Router tables are not just all about fences, straight lines, infeed and outfeed areas. They also have significant potential when used with bearinged router bits (where the bearing on the bit effectively becomes the fence, but a fence that doesn’t have the restriction of following straight lines).
To safely use a bearinged router bit without a fence to guide your workpiece into the router bit, it really pays to have a starting pin, something to rest the workpiece against before rotating it into the router bit and against the bearing. This really reduces the possibility of a kickback. It is not critical, but sure makes the process a lot safer.
The other thing that helps safety a lot, is a chip guard (like safety glasses fitted directly to the tool), and dust extraction. Many router tables have dust extraction for the fence, but when that is removed for some freehand routing, so is the dust extraction.
Triton for example really had freehand routing worked out, with the central portion of the fence removable so it could be fitted directly to the table, continuing the dust extraction, chip guard, and providing a pivot point both for starting and finishing.
So what is there for other router tables? The answer is simple, and elegant. (If you can’t guess, I really like this solution). It is the Woodpeckers Freehand Router Guard, available in Australia from Professional Woodworkers Supplies. There are a number of ways of fitting it to your table, depending on your router table. So all this talk, what does it look like?
Now there is one thing about the name that I change. Instead of calling it a guard, I call it a guide. Sure, the dust extraction is important, and the clear plastic guard is nice, the starting and finishing guides are the best features.

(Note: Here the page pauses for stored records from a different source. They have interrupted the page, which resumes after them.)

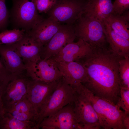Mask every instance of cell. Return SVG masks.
<instances>
[{
    "mask_svg": "<svg viewBox=\"0 0 129 129\" xmlns=\"http://www.w3.org/2000/svg\"><path fill=\"white\" fill-rule=\"evenodd\" d=\"M123 57L109 47L92 48L91 53L81 60L86 72L82 84L95 95L116 104L121 88L119 63Z\"/></svg>",
    "mask_w": 129,
    "mask_h": 129,
    "instance_id": "cell-1",
    "label": "cell"
},
{
    "mask_svg": "<svg viewBox=\"0 0 129 129\" xmlns=\"http://www.w3.org/2000/svg\"><path fill=\"white\" fill-rule=\"evenodd\" d=\"M72 86L76 92L89 100L97 115L102 128L125 129L122 123L125 113L116 104L95 95L81 82Z\"/></svg>",
    "mask_w": 129,
    "mask_h": 129,
    "instance_id": "cell-2",
    "label": "cell"
},
{
    "mask_svg": "<svg viewBox=\"0 0 129 129\" xmlns=\"http://www.w3.org/2000/svg\"><path fill=\"white\" fill-rule=\"evenodd\" d=\"M76 37L92 48L108 47L104 25L95 18L83 14L75 23Z\"/></svg>",
    "mask_w": 129,
    "mask_h": 129,
    "instance_id": "cell-3",
    "label": "cell"
},
{
    "mask_svg": "<svg viewBox=\"0 0 129 129\" xmlns=\"http://www.w3.org/2000/svg\"><path fill=\"white\" fill-rule=\"evenodd\" d=\"M75 94V90L63 77L45 106L36 117V122L38 128L44 118L52 115L65 106L73 102Z\"/></svg>",
    "mask_w": 129,
    "mask_h": 129,
    "instance_id": "cell-4",
    "label": "cell"
},
{
    "mask_svg": "<svg viewBox=\"0 0 129 129\" xmlns=\"http://www.w3.org/2000/svg\"><path fill=\"white\" fill-rule=\"evenodd\" d=\"M36 0H12L11 16L17 27L27 32L44 18L37 10Z\"/></svg>",
    "mask_w": 129,
    "mask_h": 129,
    "instance_id": "cell-5",
    "label": "cell"
},
{
    "mask_svg": "<svg viewBox=\"0 0 129 129\" xmlns=\"http://www.w3.org/2000/svg\"><path fill=\"white\" fill-rule=\"evenodd\" d=\"M87 0H60L47 13L60 23L74 24L83 13Z\"/></svg>",
    "mask_w": 129,
    "mask_h": 129,
    "instance_id": "cell-6",
    "label": "cell"
},
{
    "mask_svg": "<svg viewBox=\"0 0 129 129\" xmlns=\"http://www.w3.org/2000/svg\"><path fill=\"white\" fill-rule=\"evenodd\" d=\"M25 64L26 75L33 80L51 82L59 81L63 77L56 62L50 58H40Z\"/></svg>",
    "mask_w": 129,
    "mask_h": 129,
    "instance_id": "cell-7",
    "label": "cell"
},
{
    "mask_svg": "<svg viewBox=\"0 0 129 129\" xmlns=\"http://www.w3.org/2000/svg\"><path fill=\"white\" fill-rule=\"evenodd\" d=\"M75 92L74 110L80 129H102L97 115L89 100L85 96Z\"/></svg>",
    "mask_w": 129,
    "mask_h": 129,
    "instance_id": "cell-8",
    "label": "cell"
},
{
    "mask_svg": "<svg viewBox=\"0 0 129 129\" xmlns=\"http://www.w3.org/2000/svg\"><path fill=\"white\" fill-rule=\"evenodd\" d=\"M60 80L47 82L35 80L29 78L26 96L32 104L36 116L45 106Z\"/></svg>",
    "mask_w": 129,
    "mask_h": 129,
    "instance_id": "cell-9",
    "label": "cell"
},
{
    "mask_svg": "<svg viewBox=\"0 0 129 129\" xmlns=\"http://www.w3.org/2000/svg\"><path fill=\"white\" fill-rule=\"evenodd\" d=\"M38 129H81L74 110L73 102L65 106L57 112L44 118Z\"/></svg>",
    "mask_w": 129,
    "mask_h": 129,
    "instance_id": "cell-10",
    "label": "cell"
},
{
    "mask_svg": "<svg viewBox=\"0 0 129 129\" xmlns=\"http://www.w3.org/2000/svg\"><path fill=\"white\" fill-rule=\"evenodd\" d=\"M76 37L73 25L61 24L57 32L43 46L41 58L48 59L55 56L67 44L74 42Z\"/></svg>",
    "mask_w": 129,
    "mask_h": 129,
    "instance_id": "cell-11",
    "label": "cell"
},
{
    "mask_svg": "<svg viewBox=\"0 0 129 129\" xmlns=\"http://www.w3.org/2000/svg\"><path fill=\"white\" fill-rule=\"evenodd\" d=\"M28 78L25 72L14 76L9 81L2 97L4 108L11 106L26 96Z\"/></svg>",
    "mask_w": 129,
    "mask_h": 129,
    "instance_id": "cell-12",
    "label": "cell"
},
{
    "mask_svg": "<svg viewBox=\"0 0 129 129\" xmlns=\"http://www.w3.org/2000/svg\"><path fill=\"white\" fill-rule=\"evenodd\" d=\"M92 51V48L89 44L79 39L76 42H73L68 43L58 53L49 58L56 62L81 61L87 57Z\"/></svg>",
    "mask_w": 129,
    "mask_h": 129,
    "instance_id": "cell-13",
    "label": "cell"
},
{
    "mask_svg": "<svg viewBox=\"0 0 129 129\" xmlns=\"http://www.w3.org/2000/svg\"><path fill=\"white\" fill-rule=\"evenodd\" d=\"M0 59L12 75H17L26 71L25 64L18 53L15 43L0 45Z\"/></svg>",
    "mask_w": 129,
    "mask_h": 129,
    "instance_id": "cell-14",
    "label": "cell"
},
{
    "mask_svg": "<svg viewBox=\"0 0 129 129\" xmlns=\"http://www.w3.org/2000/svg\"><path fill=\"white\" fill-rule=\"evenodd\" d=\"M61 23L50 17L43 19L33 28L26 32L33 39L43 46L57 32Z\"/></svg>",
    "mask_w": 129,
    "mask_h": 129,
    "instance_id": "cell-15",
    "label": "cell"
},
{
    "mask_svg": "<svg viewBox=\"0 0 129 129\" xmlns=\"http://www.w3.org/2000/svg\"><path fill=\"white\" fill-rule=\"evenodd\" d=\"M56 62L63 78L68 84L72 85L84 82L86 72L81 61Z\"/></svg>",
    "mask_w": 129,
    "mask_h": 129,
    "instance_id": "cell-16",
    "label": "cell"
},
{
    "mask_svg": "<svg viewBox=\"0 0 129 129\" xmlns=\"http://www.w3.org/2000/svg\"><path fill=\"white\" fill-rule=\"evenodd\" d=\"M15 45L25 64L41 58L43 46L33 39L26 32L23 37Z\"/></svg>",
    "mask_w": 129,
    "mask_h": 129,
    "instance_id": "cell-17",
    "label": "cell"
},
{
    "mask_svg": "<svg viewBox=\"0 0 129 129\" xmlns=\"http://www.w3.org/2000/svg\"><path fill=\"white\" fill-rule=\"evenodd\" d=\"M83 14L93 17L103 24L107 18L113 13L112 0H87Z\"/></svg>",
    "mask_w": 129,
    "mask_h": 129,
    "instance_id": "cell-18",
    "label": "cell"
},
{
    "mask_svg": "<svg viewBox=\"0 0 129 129\" xmlns=\"http://www.w3.org/2000/svg\"><path fill=\"white\" fill-rule=\"evenodd\" d=\"M104 24L105 34L109 48L122 57L129 56V40L115 32L106 22Z\"/></svg>",
    "mask_w": 129,
    "mask_h": 129,
    "instance_id": "cell-19",
    "label": "cell"
},
{
    "mask_svg": "<svg viewBox=\"0 0 129 129\" xmlns=\"http://www.w3.org/2000/svg\"><path fill=\"white\" fill-rule=\"evenodd\" d=\"M38 129L35 122L18 120L5 112L0 117V129Z\"/></svg>",
    "mask_w": 129,
    "mask_h": 129,
    "instance_id": "cell-20",
    "label": "cell"
},
{
    "mask_svg": "<svg viewBox=\"0 0 129 129\" xmlns=\"http://www.w3.org/2000/svg\"><path fill=\"white\" fill-rule=\"evenodd\" d=\"M105 22L115 32L129 40V22L121 15L112 13L107 18Z\"/></svg>",
    "mask_w": 129,
    "mask_h": 129,
    "instance_id": "cell-21",
    "label": "cell"
},
{
    "mask_svg": "<svg viewBox=\"0 0 129 129\" xmlns=\"http://www.w3.org/2000/svg\"><path fill=\"white\" fill-rule=\"evenodd\" d=\"M26 32L23 29H17L3 30L0 32V45L16 43L22 38Z\"/></svg>",
    "mask_w": 129,
    "mask_h": 129,
    "instance_id": "cell-22",
    "label": "cell"
},
{
    "mask_svg": "<svg viewBox=\"0 0 129 129\" xmlns=\"http://www.w3.org/2000/svg\"><path fill=\"white\" fill-rule=\"evenodd\" d=\"M118 72L121 87L129 88V56L120 60Z\"/></svg>",
    "mask_w": 129,
    "mask_h": 129,
    "instance_id": "cell-23",
    "label": "cell"
},
{
    "mask_svg": "<svg viewBox=\"0 0 129 129\" xmlns=\"http://www.w3.org/2000/svg\"><path fill=\"white\" fill-rule=\"evenodd\" d=\"M10 108L21 112L30 114L35 117L36 120V114L35 111L32 104L26 96L11 106L5 108Z\"/></svg>",
    "mask_w": 129,
    "mask_h": 129,
    "instance_id": "cell-24",
    "label": "cell"
},
{
    "mask_svg": "<svg viewBox=\"0 0 129 129\" xmlns=\"http://www.w3.org/2000/svg\"><path fill=\"white\" fill-rule=\"evenodd\" d=\"M116 105L125 113L129 114V88L121 87L120 97Z\"/></svg>",
    "mask_w": 129,
    "mask_h": 129,
    "instance_id": "cell-25",
    "label": "cell"
},
{
    "mask_svg": "<svg viewBox=\"0 0 129 129\" xmlns=\"http://www.w3.org/2000/svg\"><path fill=\"white\" fill-rule=\"evenodd\" d=\"M4 112L8 113L18 120L23 121H32L36 123L35 117L29 114L21 112L9 108H4Z\"/></svg>",
    "mask_w": 129,
    "mask_h": 129,
    "instance_id": "cell-26",
    "label": "cell"
},
{
    "mask_svg": "<svg viewBox=\"0 0 129 129\" xmlns=\"http://www.w3.org/2000/svg\"><path fill=\"white\" fill-rule=\"evenodd\" d=\"M6 0H0V30L6 27L9 16L5 4Z\"/></svg>",
    "mask_w": 129,
    "mask_h": 129,
    "instance_id": "cell-27",
    "label": "cell"
},
{
    "mask_svg": "<svg viewBox=\"0 0 129 129\" xmlns=\"http://www.w3.org/2000/svg\"><path fill=\"white\" fill-rule=\"evenodd\" d=\"M57 0H36V7L38 13H47L55 4Z\"/></svg>",
    "mask_w": 129,
    "mask_h": 129,
    "instance_id": "cell-28",
    "label": "cell"
},
{
    "mask_svg": "<svg viewBox=\"0 0 129 129\" xmlns=\"http://www.w3.org/2000/svg\"><path fill=\"white\" fill-rule=\"evenodd\" d=\"M113 5V13L121 15L125 11L129 10V0H115Z\"/></svg>",
    "mask_w": 129,
    "mask_h": 129,
    "instance_id": "cell-29",
    "label": "cell"
},
{
    "mask_svg": "<svg viewBox=\"0 0 129 129\" xmlns=\"http://www.w3.org/2000/svg\"><path fill=\"white\" fill-rule=\"evenodd\" d=\"M15 75L8 71L0 59V80L8 82Z\"/></svg>",
    "mask_w": 129,
    "mask_h": 129,
    "instance_id": "cell-30",
    "label": "cell"
},
{
    "mask_svg": "<svg viewBox=\"0 0 129 129\" xmlns=\"http://www.w3.org/2000/svg\"><path fill=\"white\" fill-rule=\"evenodd\" d=\"M122 123L125 129H129V114L125 113L122 118Z\"/></svg>",
    "mask_w": 129,
    "mask_h": 129,
    "instance_id": "cell-31",
    "label": "cell"
},
{
    "mask_svg": "<svg viewBox=\"0 0 129 129\" xmlns=\"http://www.w3.org/2000/svg\"><path fill=\"white\" fill-rule=\"evenodd\" d=\"M121 15L126 21L128 22H129V10L125 11Z\"/></svg>",
    "mask_w": 129,
    "mask_h": 129,
    "instance_id": "cell-32",
    "label": "cell"
}]
</instances>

Now onto my specific application. As I mentioned there are a number of different ways of fitting the Freehand Guard to the router table. I have added one more to the list. The MagJig.
If MagSwitch only ever produced one version of their product, it would have to be the MagJig – I love em, and I can’t seem to get enough – every time I get another couple, I find even more would be useful. Sure, they can be moved from jig to jig, and I do that too, but I also like the most commonly used jigs to have their own dedicated MagJigs.
So onto adapting the Freehand Router Guard so it can be affixed to ferrous topped router tables (such as cast iron router wings, Triton router tables etc).
The kit looks more complicated than it is – each set of screws is provided in its own bag, (certainly a completely different philosophy to the Ikea solution, where you get a single bag filled with a couple hundred different pieces of hardware you need!)
If you compare this shape to the original (red) one in the previous photo, you can get an idea of where I am heading. I’m not replacing the red component either (although I could) – the full guard is going to be added to the top of this new base.
It is my Mickey Mouse solution, and I’m not sure if that is the look, or the quality of my solution – time will tell I guess. I wanted the MagJigs to be located out quite wide, and also away from the actual contact points of the Guard. As they say – location, location, location.
I have roughly cut out the shape on the bandsaw, and next, will use a template copying bit to duplicate the original component onto the hardwood (with the added mouse-ears of course!)
After assemblying the Freehand Guard, I used one of the mounting solutions provided (2 long bolts), to attach my mouse ears. These are countersunk from underneath. The benefit of this, is the Freehand Guard itself is fully self-contained, and I can easily remove it if I ever decide to. It is held on by the two knobs seen, so removing it is simplicity. One of the benefits of the MagJig solution is I can position the guard exactly where I want, and am not constrained by the location of holes in the router table.
Here you can see the pattern (or template) copying bit about to get the new base to match the base of the Guard. I started with the bit seen here, but as mentioned recently abandoned it because of its scary ability to grab pretty much any bit of timber that comes anywhere near it, rather than cut it. When I changed to my old Triton bearinged straight cutter, I had no problem what-so-ever.
After adding the new base, and using a 40mm forstner bit to cut a couple of holes for the MagJigs, here is the completed solution.
Final shot is the Freehand Router Guard with MagJig upgrade fitted, ready for use. The fact this jig can be added and removed with a quick 1/2 twist of the two MagJigs makes it so easy to fit and use.
The Freehand Router Guard was sourced from Professional Woodworkers Supplies. They are only about $50 too. Cool stuff.